Blue smiled wryly in the dark when she thought about the time she had discovered that for years Elisa had been depositing her salary in the bank account in Malaysia even after Blue had moved to Guruvayur with Vineeth. “Just in case…,” Elisa had said when she had asked her about it. “Dear, dear Elisa,” said Blue as she thought of Elisa, still living with an “art lover” in Kuala Lumpur. Blue sat back in her rocking chair as she thought of how It had taken her numerous performances internationally, an internationally well-known dance and yoga center and two children who were almost in their teens before Elisa had accepted that Blue had done the right thing in coming out to Guruvayur and settling there. “I still can’t imagine that you, a girl who was born and raised all the way in California, live here like you have never left this place,” Elisa had said one quiet evening as they had sat sharing a pot of tea. Blue often wondered about this herself. But it all felt so right, her marriage to Vineeth, her move to Guruvayur and her life in this place. She had realized how much her heart was embedded in this place when she had accepted her son and daughter-in-law’s persistent invitations to stay with them in California. She had felt so ill at ease there, her birthplace. What had surprised her most though was the distance that she had felt from her childhood and years as a teenager.

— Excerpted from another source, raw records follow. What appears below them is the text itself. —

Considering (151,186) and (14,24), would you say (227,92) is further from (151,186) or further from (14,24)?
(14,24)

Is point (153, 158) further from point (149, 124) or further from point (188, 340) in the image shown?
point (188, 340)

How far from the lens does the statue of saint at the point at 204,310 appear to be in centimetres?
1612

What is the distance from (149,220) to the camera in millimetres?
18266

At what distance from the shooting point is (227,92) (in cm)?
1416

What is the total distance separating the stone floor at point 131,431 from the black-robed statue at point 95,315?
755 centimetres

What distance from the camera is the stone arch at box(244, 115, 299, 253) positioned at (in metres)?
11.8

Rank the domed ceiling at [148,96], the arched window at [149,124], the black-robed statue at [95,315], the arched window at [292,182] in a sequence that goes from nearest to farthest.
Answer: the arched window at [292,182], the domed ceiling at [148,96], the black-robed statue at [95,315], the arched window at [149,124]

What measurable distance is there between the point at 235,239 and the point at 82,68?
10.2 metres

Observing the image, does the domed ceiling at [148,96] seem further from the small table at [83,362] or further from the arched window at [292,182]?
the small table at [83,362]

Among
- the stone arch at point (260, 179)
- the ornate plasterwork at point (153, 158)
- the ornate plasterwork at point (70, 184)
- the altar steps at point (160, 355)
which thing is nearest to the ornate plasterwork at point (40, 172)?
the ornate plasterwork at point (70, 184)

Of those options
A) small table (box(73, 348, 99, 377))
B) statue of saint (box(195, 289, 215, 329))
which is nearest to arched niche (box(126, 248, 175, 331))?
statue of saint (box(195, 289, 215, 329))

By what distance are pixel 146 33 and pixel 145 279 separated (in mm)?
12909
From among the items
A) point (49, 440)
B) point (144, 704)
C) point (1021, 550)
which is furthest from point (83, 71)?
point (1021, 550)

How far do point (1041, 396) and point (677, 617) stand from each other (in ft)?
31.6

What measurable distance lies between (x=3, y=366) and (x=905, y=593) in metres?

She had actually taken Vineeth to the trailer park that she had lived in with Grace and had felt more like a tour guide. She had sat back and sighed during the drive home, completely comfortable that her core was firm in its conviction that she belonged elsewhere and that her life in California had receded into an almost unreal realm. The serenity that her life with Elisa and then with Vineeth had given her had even released her from the resentment that she had felt for Grace, Savithri and her own father. She had invited her father, Raghu, to her wedding in Kerala convinced that he would not come. But he had surprised her. He had come with his wife and his children. Perhaps he too had felt the need to make his peace with his past. Blue had not nurtured any hopes about her relationship with her father and so she had not expected him to pursue his relationship as her father. It was enough for her that he had accepted her invitation.

Similarly, she had made her peace with her mother and her great-grandmother by naming her daughter Lavanya, which is Grace in Sanskrit and her granddaughter, Savithri. She had brought these women back into her life as women whom she loved and cherished more than she did her own life. Blue continued to rock in her chair with her eyes gently closed. Scenes from the journey that she had made as an angry lost teenager in a trailer park in San Jose to the dignified and respected dancer, teacher, mother and grandmother that she had become, appeared like a collage in her mind. “I have not done too badly for myself, mom,” she laughed softly to herself. “What’s that?” asked Vineeth who had walked up quietly behind her, placing his hands affectionately on her shoulders. “You know, I can’t help thinking of this woman who lived across from my mother and me in the trailer park in San Jose. She claimed she could read palms and every now and then she would read mine. My mother called her a fraud,” said Blue chuckling, her own hands reaching up to hold Vineeth’s. “Your future lies beyond these shores, she would say..,” laughed Blue between quietly, mimicking the woman’s raspy voice. A gentle warm breeze teased the coconut trees into swaying lazily and caressed the sultry night as it wore on, contentedly listening to the soft but happy voices of the couple.